Assume (because it essentially is) that you're starting off again (each time?) in a new universe, so getting your old self killed along the way isn't paradoxical, because you aren't trying to maintain the time-line[1], though if it's long enough ago (a savepoint made during worldgen) you might not even exist (yet, or ever). Or you mind-merge with your younger self and diverge with (increasingly unsure) future-knowledge sending you on another path. Or anyone/thing that goes back makes their contempetaneous selves/items that existed at that point in the past just absolutely puff out of existence because the Universe don't wanna have duplicates running around for Plot reasons. One way or another (or another, or another) Arrangements Are Made. And, yes, failure
is an option. The world could be Crapsackier. (Hey, maybe you could toady up to the antagonist, get in on the action. Or get a head start on them and do their thing
instead of them, only better! Like ban Wibbly-Wobbly Portal invocations/monopolise them solely for your own ends.)

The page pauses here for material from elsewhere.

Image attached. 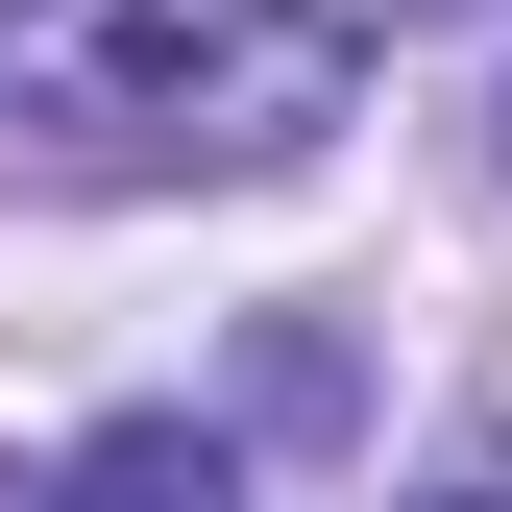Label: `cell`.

Just some thoughts. I occasionally have them, as you can tell.
[1] You're actively trying to change it! The exception might be if your mission is to go back and get a 'lost' artefact that is the only known Kryptonite for The Big Bad, to use it against them in the Present. As far as the Quest is concerned, the Kryptonite was lost for unknown reasons, or destroyed by TBB, whereas obviously you're going to resolve this by being the one who 'rescued' it from the past (in circumstances mistaken for being lost/destroyed) and always had actually been the one to courier it into the then-Future/now-Present to send delayed Karma down upon your foe. Well, that's how a film-script would do it, tying up all the loose ends (doing a John Keel along the way, to your younger self, maybe), but the restrictions needed to apply such a Self-Consistent, Self-Reinforcing, Meta-Paradoxical Non-Paradox to gameplay would be... challenging and/or unattrarctive. Perhaps an enforced locality - ...at the time of your original history, you were not exploring near the Dark Lord's seat of power, as a black cloud of evil settled across his expanding realm, nothing but rumours escaping the benighted realm, and then before you are yourself overtaken by the fiendish fof you find the portal that leads back into that obscured and mist-tainted territory with no way (or opportunity) to go beyond the expanding frontier, nor attack any of the few figures whose history you had already learnt of as inhabitting the infernal interior... You must complete your necessary trials (and set in motion the downfall, including activating your first-time-rounder's temporal transit opportunity) before the point at which your external self starts this mission, or else it cannot be achieved
at all until that point, though all this time you've been gathering the components/knowledge necessary to try to resolve this, the final piece to the puzzle being the magic Ring Of Rewinding you first used to enter the past, but which had fallen off your finger as you did so, and now awaits you returning physically to the now overcome point of departure to rediscover it where it fell and combine its powers with the Sword Of Truth, the Shield Of Protection, the Helm Of Knowledge and the Mug Of Greatest Grandma In The World.
Or something like that. If you like that kind of thing.
(Resisted the feetnete long enough, then made one big doozy of one. Hope you like it!)